Wednesday, August 22, 2007

Rubber firm shares drop 20 pct on debut

Shares in Vietnam's Thong Nhat Rubber Company (TNC) dropped limit down 20 percent on their debut on the Ho Chi Minh City Stock Exchange on Wednesday.

TNC set a starting price at 50,000 dong ($3.1) each for the shares' first day of listing but investors only paid 40,000 dong ($2.47) for each of the total 98,380 shares sold during Wednesday's trading session, figures from the exchange showed.

The closing price valued the firm at nearly $48 million.

Prior to Wednesday debut, shares in TNC, which is based in the southern province of Ba Ria-Vung Tau, were traded in the unofficial markets at 60,000-65,000 dong ($3.7-$4.0), about four times the average prices fetched in the firm's IPO in March 2006.

TNC produces and exports rubber latex from 2,090 hectares (5,200 acres) of plantations.

Natural rubber is Vietnam's second-largest foreign exchange earning farm product after rice. January to July's rubber exports eased 3.2 percent from a year ago to 344,000 tonnes, government figures show.

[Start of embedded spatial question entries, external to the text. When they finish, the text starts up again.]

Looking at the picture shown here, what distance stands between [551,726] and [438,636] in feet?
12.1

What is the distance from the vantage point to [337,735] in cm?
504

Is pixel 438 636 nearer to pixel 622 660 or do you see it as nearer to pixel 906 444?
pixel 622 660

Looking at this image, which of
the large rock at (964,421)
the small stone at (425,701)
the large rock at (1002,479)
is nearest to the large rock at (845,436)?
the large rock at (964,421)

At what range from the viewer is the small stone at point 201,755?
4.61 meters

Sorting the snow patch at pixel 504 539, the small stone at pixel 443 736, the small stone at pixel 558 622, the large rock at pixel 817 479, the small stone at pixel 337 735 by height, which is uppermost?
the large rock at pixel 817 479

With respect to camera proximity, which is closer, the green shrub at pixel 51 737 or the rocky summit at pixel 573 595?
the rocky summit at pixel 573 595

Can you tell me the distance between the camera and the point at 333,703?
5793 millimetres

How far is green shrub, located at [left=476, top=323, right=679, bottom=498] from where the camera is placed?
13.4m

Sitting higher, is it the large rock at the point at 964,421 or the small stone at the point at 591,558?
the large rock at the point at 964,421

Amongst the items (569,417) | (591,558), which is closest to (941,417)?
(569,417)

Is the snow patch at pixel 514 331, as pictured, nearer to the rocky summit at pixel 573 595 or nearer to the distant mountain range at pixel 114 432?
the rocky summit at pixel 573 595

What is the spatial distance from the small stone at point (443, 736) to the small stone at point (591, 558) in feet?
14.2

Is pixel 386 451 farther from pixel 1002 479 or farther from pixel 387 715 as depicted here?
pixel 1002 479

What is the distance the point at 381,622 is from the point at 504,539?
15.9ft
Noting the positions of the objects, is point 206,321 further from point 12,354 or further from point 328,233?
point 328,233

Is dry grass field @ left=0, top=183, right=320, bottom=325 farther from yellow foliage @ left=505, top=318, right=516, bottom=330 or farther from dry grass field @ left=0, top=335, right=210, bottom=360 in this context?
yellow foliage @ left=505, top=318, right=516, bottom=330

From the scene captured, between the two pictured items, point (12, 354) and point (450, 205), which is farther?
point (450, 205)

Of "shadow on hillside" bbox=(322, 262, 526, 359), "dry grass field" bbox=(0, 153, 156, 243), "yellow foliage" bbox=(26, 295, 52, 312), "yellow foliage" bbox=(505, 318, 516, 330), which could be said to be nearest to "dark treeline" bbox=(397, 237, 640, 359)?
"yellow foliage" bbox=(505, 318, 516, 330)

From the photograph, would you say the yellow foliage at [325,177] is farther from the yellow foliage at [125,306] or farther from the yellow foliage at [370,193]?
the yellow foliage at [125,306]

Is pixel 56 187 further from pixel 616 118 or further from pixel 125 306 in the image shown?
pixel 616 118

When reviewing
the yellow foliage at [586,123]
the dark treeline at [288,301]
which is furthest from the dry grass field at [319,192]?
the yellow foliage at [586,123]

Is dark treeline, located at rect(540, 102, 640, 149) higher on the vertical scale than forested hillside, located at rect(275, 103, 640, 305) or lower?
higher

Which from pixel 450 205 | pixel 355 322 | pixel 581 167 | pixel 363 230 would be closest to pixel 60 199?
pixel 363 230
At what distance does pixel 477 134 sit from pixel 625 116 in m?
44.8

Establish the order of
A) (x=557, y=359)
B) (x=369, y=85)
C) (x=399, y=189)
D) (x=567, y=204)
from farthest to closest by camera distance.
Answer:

Vietnam, the world's fourth-largest rubber exporter after Thailand, Indonesia and Malaysia, aims to raise rubber output to 700,000 tonnes from 550,000 hectares (1.36 million acres) under plantation by 2010, including areas in Laos and Cambodia.

It has projected to export 780,000 tonnes of rubber this year, compared with 708,000 tonnes shipped last year, from 490,000 hectares under plantation.

Thong Nhat Rubber Co targets a flat net profit this year of about 23 billion dong ($1.42 million) as 2007's revenues were expected to remain unchanged from 2006 at 127 billion dong ($7.8 million), its prospectus showed.